Figure 2.

Induction of the MAPK phosphatase MKP2 by TGFβ. (A) AML-12 cells were treated for the indicated times with TGFβ. RNA was isolated and RT–PCR analysis was carried out with primers specific for MKP2, MKP1 and β-Actin; β-Actin acts as a loading control. (B) WCLs were prepared and analysed by immunoblotting; α-HSP90 blot acts as a loading control. RT–PCR gels (A) and immunoblots (B) were quantified as described in the Methods and the fold change over control untreated cells is shown below each corresponding band. (C) Flag-tagged MKP2 (2.5, 5 and 10 μg DNA) was transfected into COS7 cells (GFP was used as a control transfected DNA) and after 24 h incubation WCLs were analysed by immunoblotting for Flag-MKP2, BIM, p-ERK, total ERK and cleaved caspase 3. (D) COS7 cells were co-transfected with 2.0 μg of either WT BIM or the phosphorylation mutant, Ser 69-BIM, and increasing concentrations (0.5, 1, 1.5 and 2 μg) of MKP2. WCLs were prepared and analysed by immunoblotting. (E) AML-12 hepatocytes were either treated with TGFβ for 16 or 24 h, or transfected with MKP2 (5 and 10 μg) for 24 h and apoptosis was quantified by ELISA. The mean±s.d. of three independent experiments each performed in duplicate (n=3) is shown.
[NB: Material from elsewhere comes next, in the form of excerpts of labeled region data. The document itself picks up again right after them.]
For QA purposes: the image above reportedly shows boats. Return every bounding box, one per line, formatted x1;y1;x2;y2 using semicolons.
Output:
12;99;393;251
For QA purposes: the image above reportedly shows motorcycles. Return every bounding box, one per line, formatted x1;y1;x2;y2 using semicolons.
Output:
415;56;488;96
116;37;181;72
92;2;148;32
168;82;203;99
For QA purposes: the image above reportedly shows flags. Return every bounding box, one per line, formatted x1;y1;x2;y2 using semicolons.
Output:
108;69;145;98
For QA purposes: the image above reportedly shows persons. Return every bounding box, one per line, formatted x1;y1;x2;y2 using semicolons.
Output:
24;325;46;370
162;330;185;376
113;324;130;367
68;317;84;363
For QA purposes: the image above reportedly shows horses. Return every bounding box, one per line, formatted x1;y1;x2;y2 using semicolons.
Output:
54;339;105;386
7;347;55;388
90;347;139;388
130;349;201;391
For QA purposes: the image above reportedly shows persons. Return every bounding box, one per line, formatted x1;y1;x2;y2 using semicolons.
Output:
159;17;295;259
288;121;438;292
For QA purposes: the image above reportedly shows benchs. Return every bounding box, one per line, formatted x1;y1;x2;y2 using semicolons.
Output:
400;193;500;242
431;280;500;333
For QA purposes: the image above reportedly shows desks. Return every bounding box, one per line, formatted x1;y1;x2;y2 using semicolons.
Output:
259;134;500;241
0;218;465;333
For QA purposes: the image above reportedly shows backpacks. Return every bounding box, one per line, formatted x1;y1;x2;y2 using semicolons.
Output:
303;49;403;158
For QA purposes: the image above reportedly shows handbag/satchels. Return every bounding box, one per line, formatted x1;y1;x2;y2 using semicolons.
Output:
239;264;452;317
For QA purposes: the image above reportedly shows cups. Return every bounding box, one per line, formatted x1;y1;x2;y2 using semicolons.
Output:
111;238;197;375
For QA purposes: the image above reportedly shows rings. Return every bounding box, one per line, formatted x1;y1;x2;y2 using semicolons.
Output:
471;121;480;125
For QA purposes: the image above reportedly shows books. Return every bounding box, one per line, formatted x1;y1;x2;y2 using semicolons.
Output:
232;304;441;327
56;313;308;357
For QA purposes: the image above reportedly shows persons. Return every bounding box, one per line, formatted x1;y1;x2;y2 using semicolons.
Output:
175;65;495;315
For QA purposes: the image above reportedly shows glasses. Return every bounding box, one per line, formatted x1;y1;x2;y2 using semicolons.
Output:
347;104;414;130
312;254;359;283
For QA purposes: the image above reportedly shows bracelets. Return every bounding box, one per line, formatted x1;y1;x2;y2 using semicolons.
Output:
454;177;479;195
AML, acute myeloid leukaemia; ELISA, enzyme-linked immunosorbent assay; GFP, green fluorescent protein; HSP90, heat shock protein 90; IL-3, interleukin-3; MAPK, mitogen-activated protein kinase; RT–PCR, reverse transcription–PCR; TGFβ, transforming growth factor-β; WCL, whole cell lysate; WT, wild type.